Quite true. Millions of Americans have no chance whatsoever of seeing a paramedic within the critical time in the event of something like a myocardial infarction or a stroke. And if their barn catches on fire, it will more than likely just burn down. When you live in a city, though, you are generally expect to be close to such things as emergency services, grocery stores, and take out pizza.

If we're willing to tell a significant percentage of citizens that we do not intend to try to provide 4 minute travel time citywide, we can certainly save some money. I think that's up to our elected officials and the community to decide.

NFPA, by the way, is not affiliated with IAAF, and they do indeed publish lower standards for suburban and rural response time benchmarks.

As I told an earlier commenter, though, you need not accept NFPA's recommendation: you can turn to the medical experts for information about why four minutes is important.

Anonymous said...

Could you explain what some of these whoppers I have been coming up with lately are?
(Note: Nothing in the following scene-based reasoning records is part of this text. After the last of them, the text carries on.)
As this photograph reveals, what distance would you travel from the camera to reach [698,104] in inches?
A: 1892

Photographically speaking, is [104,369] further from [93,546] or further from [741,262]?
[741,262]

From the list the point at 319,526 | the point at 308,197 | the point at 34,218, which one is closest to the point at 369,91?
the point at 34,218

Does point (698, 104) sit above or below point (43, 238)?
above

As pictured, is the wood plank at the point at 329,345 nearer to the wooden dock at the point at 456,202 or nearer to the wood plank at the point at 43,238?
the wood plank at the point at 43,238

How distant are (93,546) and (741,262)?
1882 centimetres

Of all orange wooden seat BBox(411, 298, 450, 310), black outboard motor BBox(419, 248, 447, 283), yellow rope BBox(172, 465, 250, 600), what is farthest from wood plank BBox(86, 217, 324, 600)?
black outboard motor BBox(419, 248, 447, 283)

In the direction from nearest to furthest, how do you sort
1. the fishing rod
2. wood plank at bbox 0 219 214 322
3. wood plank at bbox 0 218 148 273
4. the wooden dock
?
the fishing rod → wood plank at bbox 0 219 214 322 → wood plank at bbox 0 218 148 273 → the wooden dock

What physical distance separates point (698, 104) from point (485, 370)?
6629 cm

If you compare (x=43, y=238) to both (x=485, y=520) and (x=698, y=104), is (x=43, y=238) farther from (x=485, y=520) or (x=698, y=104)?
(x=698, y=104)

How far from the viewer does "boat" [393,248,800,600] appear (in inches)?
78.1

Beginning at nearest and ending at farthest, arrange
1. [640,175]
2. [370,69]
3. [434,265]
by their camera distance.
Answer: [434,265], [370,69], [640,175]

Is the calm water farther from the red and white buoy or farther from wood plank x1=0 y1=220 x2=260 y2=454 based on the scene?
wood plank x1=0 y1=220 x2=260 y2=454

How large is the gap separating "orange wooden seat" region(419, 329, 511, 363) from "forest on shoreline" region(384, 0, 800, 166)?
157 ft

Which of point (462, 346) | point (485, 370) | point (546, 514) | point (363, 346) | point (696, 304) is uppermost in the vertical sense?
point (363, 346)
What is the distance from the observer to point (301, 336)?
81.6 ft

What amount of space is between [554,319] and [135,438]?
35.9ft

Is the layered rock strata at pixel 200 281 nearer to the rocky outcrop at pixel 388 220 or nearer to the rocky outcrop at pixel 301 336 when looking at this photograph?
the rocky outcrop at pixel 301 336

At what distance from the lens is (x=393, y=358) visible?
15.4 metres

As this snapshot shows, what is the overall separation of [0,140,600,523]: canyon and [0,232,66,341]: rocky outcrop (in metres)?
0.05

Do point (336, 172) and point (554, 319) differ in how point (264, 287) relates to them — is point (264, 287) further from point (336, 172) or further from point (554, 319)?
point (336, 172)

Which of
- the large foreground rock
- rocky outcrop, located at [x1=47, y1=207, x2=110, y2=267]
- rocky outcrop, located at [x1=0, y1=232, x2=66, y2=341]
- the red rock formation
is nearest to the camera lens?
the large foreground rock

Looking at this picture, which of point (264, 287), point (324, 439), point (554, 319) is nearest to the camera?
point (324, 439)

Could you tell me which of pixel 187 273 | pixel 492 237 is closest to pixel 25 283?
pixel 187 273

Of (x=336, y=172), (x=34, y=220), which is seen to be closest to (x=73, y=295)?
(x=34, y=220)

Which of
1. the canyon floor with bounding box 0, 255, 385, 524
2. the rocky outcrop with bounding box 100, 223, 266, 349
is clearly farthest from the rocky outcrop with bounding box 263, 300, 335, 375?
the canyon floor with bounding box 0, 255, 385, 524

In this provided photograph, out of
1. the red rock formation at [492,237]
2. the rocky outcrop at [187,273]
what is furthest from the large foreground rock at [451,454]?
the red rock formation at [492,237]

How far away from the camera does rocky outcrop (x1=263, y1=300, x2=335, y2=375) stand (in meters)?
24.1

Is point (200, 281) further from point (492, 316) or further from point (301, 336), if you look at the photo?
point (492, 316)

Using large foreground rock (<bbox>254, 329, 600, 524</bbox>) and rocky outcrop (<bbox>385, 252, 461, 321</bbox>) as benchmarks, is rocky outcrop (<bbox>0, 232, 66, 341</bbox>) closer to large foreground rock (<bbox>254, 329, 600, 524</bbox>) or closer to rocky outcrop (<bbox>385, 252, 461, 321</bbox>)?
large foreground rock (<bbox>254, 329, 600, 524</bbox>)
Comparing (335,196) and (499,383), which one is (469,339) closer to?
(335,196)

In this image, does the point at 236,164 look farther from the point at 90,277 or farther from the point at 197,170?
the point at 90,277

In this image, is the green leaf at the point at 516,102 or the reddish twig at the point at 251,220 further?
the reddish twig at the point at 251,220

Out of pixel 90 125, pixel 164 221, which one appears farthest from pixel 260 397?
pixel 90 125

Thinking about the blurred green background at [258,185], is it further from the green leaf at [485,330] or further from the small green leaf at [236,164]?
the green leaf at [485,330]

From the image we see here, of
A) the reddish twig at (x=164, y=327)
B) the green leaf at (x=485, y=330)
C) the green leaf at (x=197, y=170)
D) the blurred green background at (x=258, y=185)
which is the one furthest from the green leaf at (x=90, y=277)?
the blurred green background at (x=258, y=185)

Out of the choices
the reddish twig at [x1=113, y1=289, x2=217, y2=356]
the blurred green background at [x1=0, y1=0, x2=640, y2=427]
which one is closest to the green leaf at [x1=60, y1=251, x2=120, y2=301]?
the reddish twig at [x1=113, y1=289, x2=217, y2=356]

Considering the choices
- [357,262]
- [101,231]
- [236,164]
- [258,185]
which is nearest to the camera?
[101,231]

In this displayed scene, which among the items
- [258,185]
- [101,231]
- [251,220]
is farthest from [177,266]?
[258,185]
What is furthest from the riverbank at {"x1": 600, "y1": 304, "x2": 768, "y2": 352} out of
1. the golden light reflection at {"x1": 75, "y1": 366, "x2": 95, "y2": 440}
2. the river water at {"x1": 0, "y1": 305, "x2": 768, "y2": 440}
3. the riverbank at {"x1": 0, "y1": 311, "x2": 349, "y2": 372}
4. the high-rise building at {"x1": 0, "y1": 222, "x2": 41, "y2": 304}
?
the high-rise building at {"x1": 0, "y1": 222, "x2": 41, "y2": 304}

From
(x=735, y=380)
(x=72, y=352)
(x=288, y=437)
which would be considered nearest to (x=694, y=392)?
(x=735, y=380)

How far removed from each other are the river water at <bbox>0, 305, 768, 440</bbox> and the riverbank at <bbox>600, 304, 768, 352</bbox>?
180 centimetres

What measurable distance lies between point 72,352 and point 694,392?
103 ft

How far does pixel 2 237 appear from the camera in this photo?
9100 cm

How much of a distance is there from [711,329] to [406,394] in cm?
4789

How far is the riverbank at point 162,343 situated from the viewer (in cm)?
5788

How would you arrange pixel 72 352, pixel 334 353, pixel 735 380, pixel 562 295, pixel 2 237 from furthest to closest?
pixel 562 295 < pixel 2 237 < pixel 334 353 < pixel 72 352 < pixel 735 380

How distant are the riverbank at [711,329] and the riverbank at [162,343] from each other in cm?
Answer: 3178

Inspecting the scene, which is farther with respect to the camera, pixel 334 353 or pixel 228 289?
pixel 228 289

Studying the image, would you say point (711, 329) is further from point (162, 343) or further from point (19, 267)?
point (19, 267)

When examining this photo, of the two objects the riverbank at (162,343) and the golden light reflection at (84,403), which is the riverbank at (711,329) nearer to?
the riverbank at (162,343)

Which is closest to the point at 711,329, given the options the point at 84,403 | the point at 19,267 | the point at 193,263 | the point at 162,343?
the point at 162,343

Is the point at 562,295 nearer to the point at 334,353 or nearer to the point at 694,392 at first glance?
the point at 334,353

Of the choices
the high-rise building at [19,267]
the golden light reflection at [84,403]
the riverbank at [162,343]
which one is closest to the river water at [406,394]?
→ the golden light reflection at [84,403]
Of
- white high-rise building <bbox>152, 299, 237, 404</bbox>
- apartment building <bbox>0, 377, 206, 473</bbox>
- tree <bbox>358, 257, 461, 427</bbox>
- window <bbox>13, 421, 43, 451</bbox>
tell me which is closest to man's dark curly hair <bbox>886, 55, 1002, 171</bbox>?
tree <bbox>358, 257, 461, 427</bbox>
I am sure my life experiences are probably vastly different than most of the readers of this Blog. Let me explain my thinking on the comment on this ("more than four") blog.

I can see at least two ways of improving response times in Lincoln. More Fire Stations is one way of doing it. However traffic congestion is the 900# Gorilla. If our highway system in and around Lincoln is improved a result will probably be quicker response times because of better traffic flow. The big question is: which solution offers the biggest benefit at the lowest cost? As far as improved highways not only would emergency responders benefit but all users of the Lincoln highways would also. Maybe improved highways would be a more cost effective solution.